Deployment, I agree, is still very difficult and it borders to magic (a
saying that at least in German makes sense) to strip an image in an optimal
way.

I'm also a fan of minimalism and I'd prefer a modularized system.  However,
I'm also a big fan of development images as this allows one to continue
exactly in that state where you left you system.  Pretty nice and even
Windows 2000 starts to support such a feature now.

A smaller system would - I think - attract more users as it is easier to
understand and to learn.  Even a command line mode would be a good thing here.

>It would seem obvious to me that a successful squeak would be:
>[...]

I agree completely. Unfortunately, I cannot affort to pay something [as
Paul suggested later in his email].  It's a devel's circle.  Once the
system is in a state ready for project you could probably attract customers
and do some payed work but you need work (and money!) to reach that state
first.

>==== a business proposal for people who want to make business apps =====

That's a great proposal.  But I'm not sure whether you know what you
offered here.  It's a lot of work for one person.  (So if anybody wants to
spend even more money on the development of Squeak, I'd happily join that
paid development force ;-)

>[...]
>* either a couple of PD or licensed fonts or maybe OS loadable fonts (if
>  legal), 

I'd prefer if I could use MS TTF fonts on Windows.  I *hate* the poor
quality of X fonts (at least as configured as at work).  Loading of other
TTFs would be nice as I'm a fontaholic.

>[...]
>* image generated from scratch (maybe),

This would have a very low priority for me.  Actually I see no immediate need.

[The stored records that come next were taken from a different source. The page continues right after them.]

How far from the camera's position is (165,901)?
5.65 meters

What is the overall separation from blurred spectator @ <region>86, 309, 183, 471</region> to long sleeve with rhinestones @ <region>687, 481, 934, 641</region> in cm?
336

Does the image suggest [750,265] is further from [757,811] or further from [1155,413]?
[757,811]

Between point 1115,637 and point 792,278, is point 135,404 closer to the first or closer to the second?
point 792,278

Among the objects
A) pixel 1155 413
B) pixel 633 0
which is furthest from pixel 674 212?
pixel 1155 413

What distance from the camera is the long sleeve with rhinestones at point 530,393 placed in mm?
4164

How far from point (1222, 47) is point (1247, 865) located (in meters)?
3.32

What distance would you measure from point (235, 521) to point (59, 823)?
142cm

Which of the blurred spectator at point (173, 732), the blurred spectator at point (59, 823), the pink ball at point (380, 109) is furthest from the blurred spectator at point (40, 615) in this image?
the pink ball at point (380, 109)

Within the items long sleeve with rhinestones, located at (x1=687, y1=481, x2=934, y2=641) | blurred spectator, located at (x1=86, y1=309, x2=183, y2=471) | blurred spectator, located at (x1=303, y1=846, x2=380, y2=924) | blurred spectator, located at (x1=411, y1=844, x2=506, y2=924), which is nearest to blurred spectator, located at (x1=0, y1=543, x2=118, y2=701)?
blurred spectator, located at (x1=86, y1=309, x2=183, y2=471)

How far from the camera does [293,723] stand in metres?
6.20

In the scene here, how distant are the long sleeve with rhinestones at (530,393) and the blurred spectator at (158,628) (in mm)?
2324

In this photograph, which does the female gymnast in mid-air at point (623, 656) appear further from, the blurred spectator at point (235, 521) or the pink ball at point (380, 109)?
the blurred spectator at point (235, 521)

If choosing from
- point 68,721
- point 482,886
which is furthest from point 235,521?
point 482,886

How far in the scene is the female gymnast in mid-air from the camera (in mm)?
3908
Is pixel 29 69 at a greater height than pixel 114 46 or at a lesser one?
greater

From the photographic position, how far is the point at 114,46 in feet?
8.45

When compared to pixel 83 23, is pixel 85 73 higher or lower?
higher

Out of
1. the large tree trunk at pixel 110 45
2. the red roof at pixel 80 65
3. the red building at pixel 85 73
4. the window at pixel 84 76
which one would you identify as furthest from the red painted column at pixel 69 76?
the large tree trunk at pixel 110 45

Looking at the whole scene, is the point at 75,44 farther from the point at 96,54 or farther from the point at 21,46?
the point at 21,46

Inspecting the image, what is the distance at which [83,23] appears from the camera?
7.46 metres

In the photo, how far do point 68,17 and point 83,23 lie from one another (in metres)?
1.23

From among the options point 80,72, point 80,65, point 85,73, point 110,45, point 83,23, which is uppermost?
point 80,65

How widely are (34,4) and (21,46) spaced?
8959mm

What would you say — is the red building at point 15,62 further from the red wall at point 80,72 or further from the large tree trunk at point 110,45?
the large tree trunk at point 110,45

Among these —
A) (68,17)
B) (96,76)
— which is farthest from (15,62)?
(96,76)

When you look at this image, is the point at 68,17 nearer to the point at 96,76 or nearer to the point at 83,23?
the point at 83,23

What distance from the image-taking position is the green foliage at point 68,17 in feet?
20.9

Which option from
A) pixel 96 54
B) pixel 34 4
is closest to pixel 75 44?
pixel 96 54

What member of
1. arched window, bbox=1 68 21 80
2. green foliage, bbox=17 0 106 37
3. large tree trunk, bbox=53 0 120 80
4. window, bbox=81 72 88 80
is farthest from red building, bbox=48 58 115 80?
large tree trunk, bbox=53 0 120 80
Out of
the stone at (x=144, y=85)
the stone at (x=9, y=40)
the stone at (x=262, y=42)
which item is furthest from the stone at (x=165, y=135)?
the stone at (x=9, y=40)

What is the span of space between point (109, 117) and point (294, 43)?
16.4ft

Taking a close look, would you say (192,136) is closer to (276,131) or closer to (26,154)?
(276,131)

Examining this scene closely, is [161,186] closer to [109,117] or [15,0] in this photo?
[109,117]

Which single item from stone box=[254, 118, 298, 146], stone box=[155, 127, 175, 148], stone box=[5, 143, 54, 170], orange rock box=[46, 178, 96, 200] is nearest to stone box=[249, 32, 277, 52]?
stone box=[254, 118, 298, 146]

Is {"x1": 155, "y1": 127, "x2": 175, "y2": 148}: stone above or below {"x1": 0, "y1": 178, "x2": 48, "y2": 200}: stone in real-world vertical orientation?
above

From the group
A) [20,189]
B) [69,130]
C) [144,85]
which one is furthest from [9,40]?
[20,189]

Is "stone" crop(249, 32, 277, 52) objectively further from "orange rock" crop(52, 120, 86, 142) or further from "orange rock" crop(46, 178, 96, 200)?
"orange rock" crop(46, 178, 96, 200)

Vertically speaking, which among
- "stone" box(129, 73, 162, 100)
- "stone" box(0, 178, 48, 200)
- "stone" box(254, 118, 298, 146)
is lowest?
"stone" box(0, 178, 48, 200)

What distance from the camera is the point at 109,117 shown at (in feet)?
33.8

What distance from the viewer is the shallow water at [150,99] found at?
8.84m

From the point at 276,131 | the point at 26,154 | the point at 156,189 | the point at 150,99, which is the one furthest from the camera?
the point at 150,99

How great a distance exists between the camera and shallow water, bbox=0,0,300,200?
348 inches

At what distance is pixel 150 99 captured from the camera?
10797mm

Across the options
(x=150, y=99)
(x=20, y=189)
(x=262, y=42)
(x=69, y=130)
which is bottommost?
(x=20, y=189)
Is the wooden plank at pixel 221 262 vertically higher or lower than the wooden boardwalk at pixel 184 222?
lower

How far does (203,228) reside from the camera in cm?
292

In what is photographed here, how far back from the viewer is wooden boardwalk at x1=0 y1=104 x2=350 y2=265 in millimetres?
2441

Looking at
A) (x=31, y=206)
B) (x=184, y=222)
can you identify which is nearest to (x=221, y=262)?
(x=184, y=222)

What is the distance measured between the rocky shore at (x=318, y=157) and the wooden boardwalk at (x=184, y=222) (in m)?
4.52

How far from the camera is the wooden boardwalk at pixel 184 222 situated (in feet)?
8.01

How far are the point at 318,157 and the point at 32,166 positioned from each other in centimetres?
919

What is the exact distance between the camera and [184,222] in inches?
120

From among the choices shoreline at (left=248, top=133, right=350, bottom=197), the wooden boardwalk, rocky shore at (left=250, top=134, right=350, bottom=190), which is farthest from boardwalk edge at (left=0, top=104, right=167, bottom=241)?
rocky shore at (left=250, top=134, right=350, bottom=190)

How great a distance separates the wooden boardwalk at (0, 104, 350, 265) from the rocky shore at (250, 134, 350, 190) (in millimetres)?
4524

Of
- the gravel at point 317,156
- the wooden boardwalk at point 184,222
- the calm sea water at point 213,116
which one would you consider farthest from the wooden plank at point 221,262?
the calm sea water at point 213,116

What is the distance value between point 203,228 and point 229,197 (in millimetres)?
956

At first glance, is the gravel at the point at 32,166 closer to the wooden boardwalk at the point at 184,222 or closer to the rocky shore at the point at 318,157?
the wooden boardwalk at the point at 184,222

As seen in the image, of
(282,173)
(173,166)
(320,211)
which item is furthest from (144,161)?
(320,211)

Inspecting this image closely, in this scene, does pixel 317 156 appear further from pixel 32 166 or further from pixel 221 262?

>* VM GUI events (maybe), and

I'd change maybe to definitely.  At least things like #resize should be
passed to the Squeak system so that you don't need to manually call
"restore screen".

>Note: I don't propose delivering Windows or other platform specific
>frills like native widgets, COM support, or ODBC support. Squeak/Pro

...although database support is a must.  ODBC seems to be a good solution
to start with as this allows Windows users to access nearly everything and
ODBC is also often available for other platforms.


bye
--
Stefan Matthias Aust  //  Bevor wir fallen, fallen wir lieber auf.